--- What is being asked ---
Write out each record below exactly, without pictures.

[Short web captions]
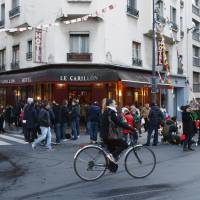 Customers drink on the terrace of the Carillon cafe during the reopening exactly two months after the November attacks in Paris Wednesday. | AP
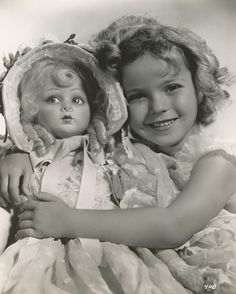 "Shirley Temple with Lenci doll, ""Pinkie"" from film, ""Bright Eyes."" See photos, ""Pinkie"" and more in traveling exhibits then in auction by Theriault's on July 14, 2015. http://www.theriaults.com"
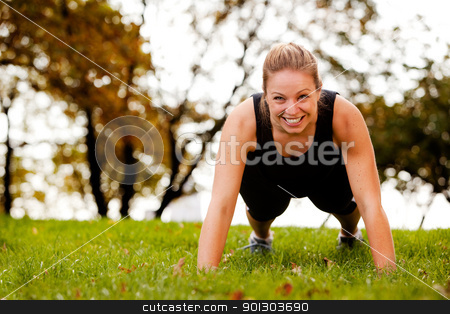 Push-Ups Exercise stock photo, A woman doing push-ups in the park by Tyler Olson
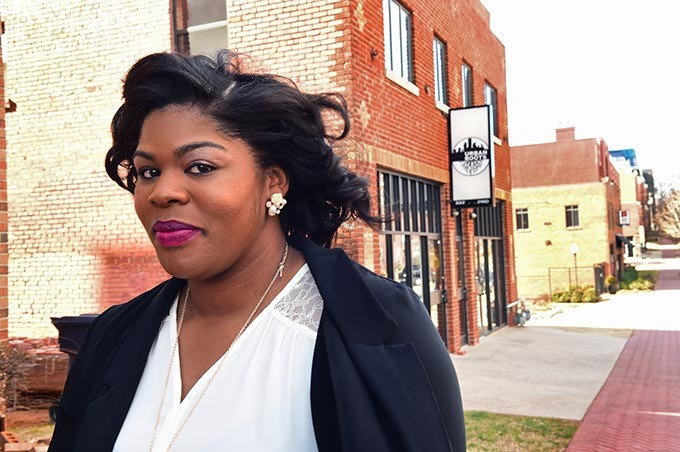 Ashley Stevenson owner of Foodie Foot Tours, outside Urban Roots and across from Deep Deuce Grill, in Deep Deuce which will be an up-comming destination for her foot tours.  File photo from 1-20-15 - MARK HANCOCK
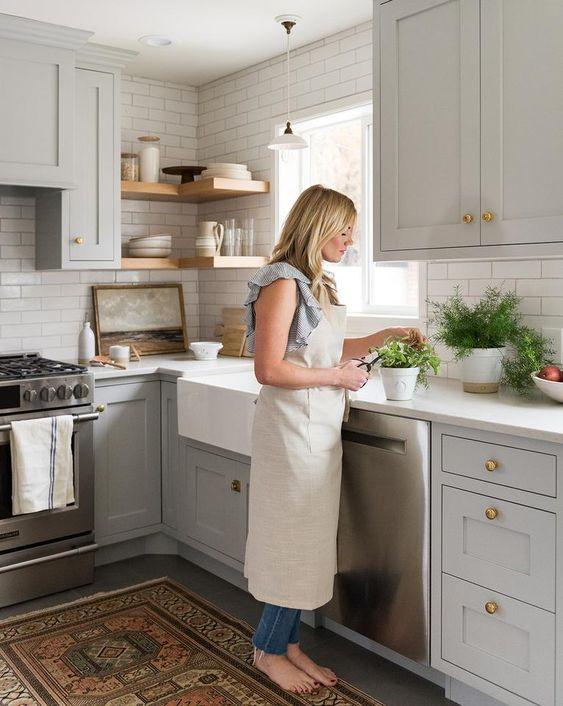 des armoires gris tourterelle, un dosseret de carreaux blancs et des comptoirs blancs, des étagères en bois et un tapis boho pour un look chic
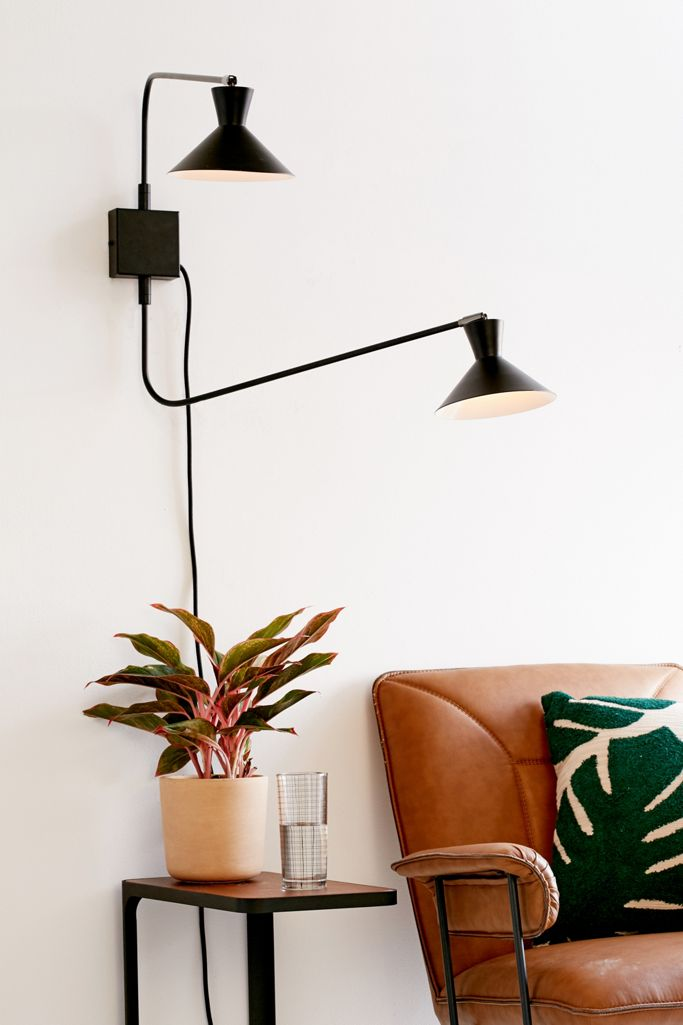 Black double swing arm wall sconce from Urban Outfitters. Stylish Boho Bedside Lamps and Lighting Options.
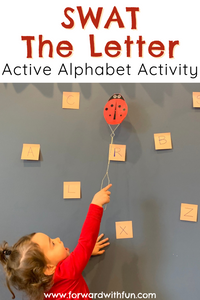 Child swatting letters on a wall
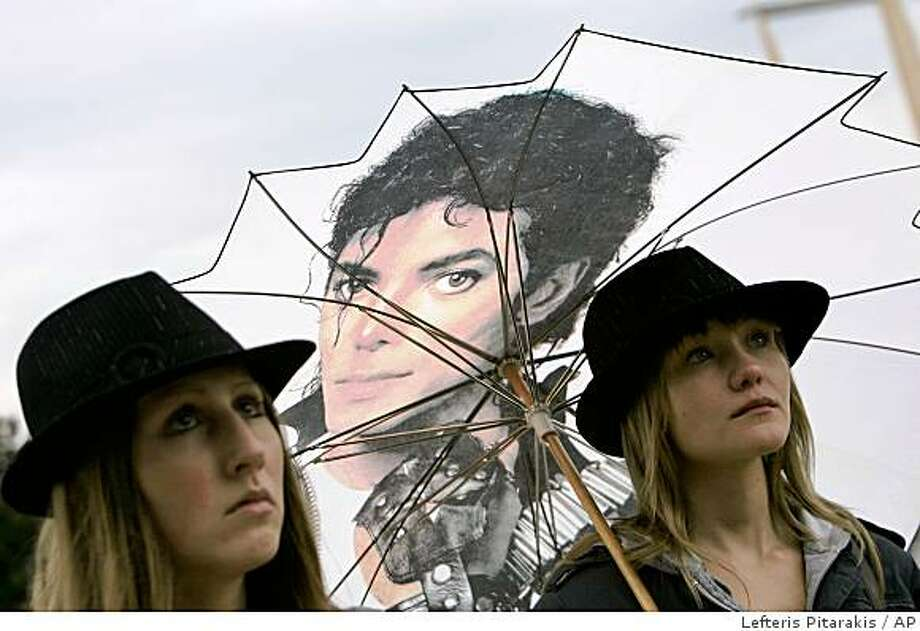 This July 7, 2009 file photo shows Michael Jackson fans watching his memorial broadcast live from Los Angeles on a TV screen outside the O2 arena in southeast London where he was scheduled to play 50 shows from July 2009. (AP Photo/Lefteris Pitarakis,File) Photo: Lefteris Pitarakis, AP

--- Output for this exercise ---
 Customers drink on the terrace of the Carillon cafe during the reopening exactly two months after the November attacks in Paris Wednesday. | AP
 "Shirley Temple with Lenci doll, ""Pinkie"" from film, ""Bright Eyes."" See photos, ""Pinkie"" and more in traveling exhibits then in auction by Theriault's on July 14, 2015. http://www.theriaults.com"
 Push-Ups Exercise stock photo, A woman doing push-ups in the park by Tyler Olson
 Ashley Stevenson owner of Foodie Foot Tours, outside Urban Roots and across from Deep Deuce Grill, in Deep Deuce which will be an up-comming destination for her foot tours.  File photo from 1-20-15 - MARK HANCOCK
 des armoires gris tourterelle, un dosseret de carreaux blancs et des comptoirs blancs, des étagères en bois et un tapis boho pour un look chic
 Black double swing arm wall sconce from Urban Outfitters. Stylish Boho Bedside Lamps and Lighting Options.
 Child swatting letters on a wall
 This July 7, 2009 file photo shows Michael Jackson fans watching his memorial broadcast live from Los Angeles on a TV screen outside the O2 arena in southeast London where he was scheduled to play 50 shows from July 2009. (AP Photo/Lefteris Pitarakis,File) Photo: Lefteris Pitarakis, AP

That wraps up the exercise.